A oposição (tanto republicana como monárquica) lança então uma forte campanha contra o governo, envolvendo o Monarca, acusando-o de governar em Ditadura. Lança-se assim um período que vem a ficar conhecido na História de Portugal como a 1ª Ditadura ou Ditadura Franquista. No contexto de uma tentativa de normalização do Estado, são marcadas eleições para o parlamento que poriam fim à ditadura administrativa então vivida. E é neste contexto que republicanos e dissidentes progressistas se decidem a usar a força levando a cabo uma tentativa de Golpe de Estado em Janeiro de 1908.
Neste início de ano, D. Carlos parte com toda a família para Vila Viçosa, capital ancestral dos Bragança. É aí que se reúne pela última vez com todos os seus amigos intímos, para uma caçada. E é então que ocorre  a tentativa de golpe de Estado, fracassada por pronta acção do governo. São imediatamente presos António José de Almeida, o dirigente carbonário Luz Almeida, o jornalista João Chagas, França Borges, João Pinto dos Santos, e Álvaro Poppe. Com os seus líderes em reclusão, a liderança do movimento recai sobre Afonso Costa, que acaba por ser apanhado, junto com outros conspiradores no Elevador da Biblioteca, de onde contavam chegar à Câmara Municipal. Ainda houve mais manifestações e desordens um pouco por toda a cidade de Lisboa que acabam por ser contrapostas e controladas pela polícia. Então, João Franco decide ir mais longe e prepara para que o rei assine, um decreto prevendo o exílio para o estrangeiro ou a expulsão para as colónias, sem julgamento, de todos os indivíduos que fossem pronunciados em tribunal por atentado à ordem pública, o que se aplicaria também aos revoltosos republicanos. João Franco leva o decreto ao rei, que o assina ainda em Vila Viçosa, e ao assiná-lo, diz aos presentes: "Assino a minha sentença de morte, mas os senhores assim o quiseram."
A 1 de Fevereiro de 1908, a família real regressou a Lisboa, aproveitando já a linha férrea que então se estendia até Vila Viçosa. À saída de Évora a locomotiva avaria-se e D. Amélia, antevendo algo, diz ao Rei que aquilo poderia ser um mau presságio e que deveriam voltar a Vila Viçosa. Depois de resolvidos os problemas o comboio seguiu até ao Barreiro, de onde apanharam um vapor para o Terreiro do Paço. Ali eram esperados por membros do governo e da corte. Após os habituais cumprimentos, a família real subiu para uma carruagem aberta em direcção ao Palácio das Necessidades. A carruagem com a família real atravessou o Terreiro do Paço, onde foi atingida por disparos vindos da multidão que se juntara para saudar o rei. D. Carlos I, que morreu imediatamente, após ter sido alvejado. O herdeiro D. Luís Filipe foi ferido mortalmente e o infante D. Manuel ferido num braço. Os autores identificados do atentado foram Alfredo Costa e Manuel Buíça. Os assassinos foram mortos no local por membros da guarda real e reconhecidos posteriormente como membros do movimento republicano.
_ _ _
> **OBJETIVO**
Prossiga o texto sobre o regicídio de 1908 a partir do ponto em que termina. Os dados não têm qualquer relação com o texto sobre o regicídio de 1908.

> **EXCERTO DOS DADOS**
_ _ _
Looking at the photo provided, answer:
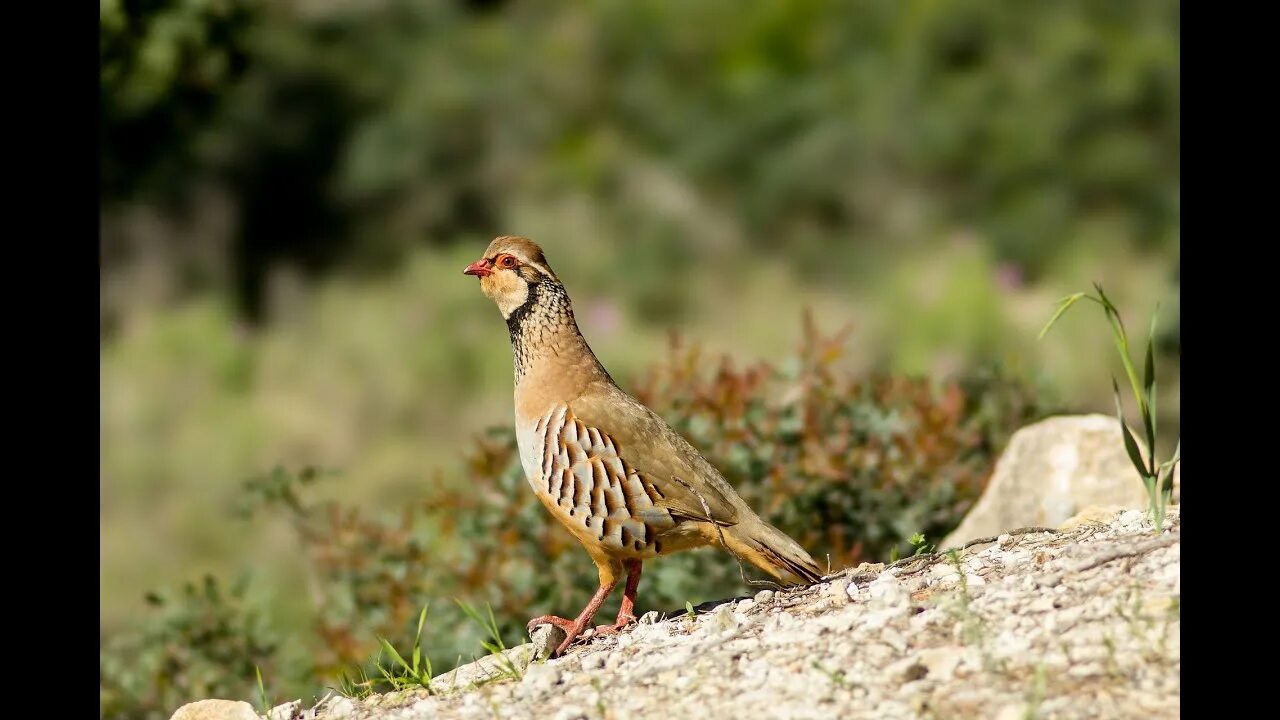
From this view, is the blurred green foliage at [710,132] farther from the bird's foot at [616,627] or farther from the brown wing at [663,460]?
the bird's foot at [616,627]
_ _ _
> **RESULTADO**
Segue-se no trono um debilitado D.Manuel II, que tenta em vão acalmar os ânimos, mas sem qualquer tipo de sucesso. A sua primeira acção foi a demissão imediata de João Franco, a conselho das cortes, nomeando como primeiro ministro Francisco Joaquim Ferreira do Amaral.
Sucede-se então uma crise política sem precedentes em Portugal. Em dois anos sucedem-se sete governos. E é em Outubro de 1910 que se lança uma verdadeira revolução em Portugal, seguida da Proclamação da República a 5 do mesmo mês. As tropas fiéis aos revolucionários republicanos, tinham já bombardeado o Palácio das Necessidades, então residência oficial do Monarca, no dia 4 de Outubro, forçando D. Manuel II a retirar para Mafra, onde se lhe juntam a sua esposa e a Rainha Mãe D. Amélia. Na madrugada do dia 5 de Outubro, embarcam na Ericeira com destino ao Porto. Contudo, o navio é desviado para Gibraltar, onde o monarca deposto acaba por desembarcar, dando início ao seu exílio em território inglês. O seu último acto patriótico foi o de legar ao Estado português, os seus bens por altura da sua morte, pedindo apenas como contrapartida a possibilidade de ser sepultado em território português, desejo que lhe viria a ser concedido por altura da sua morte súbita, por Salazar.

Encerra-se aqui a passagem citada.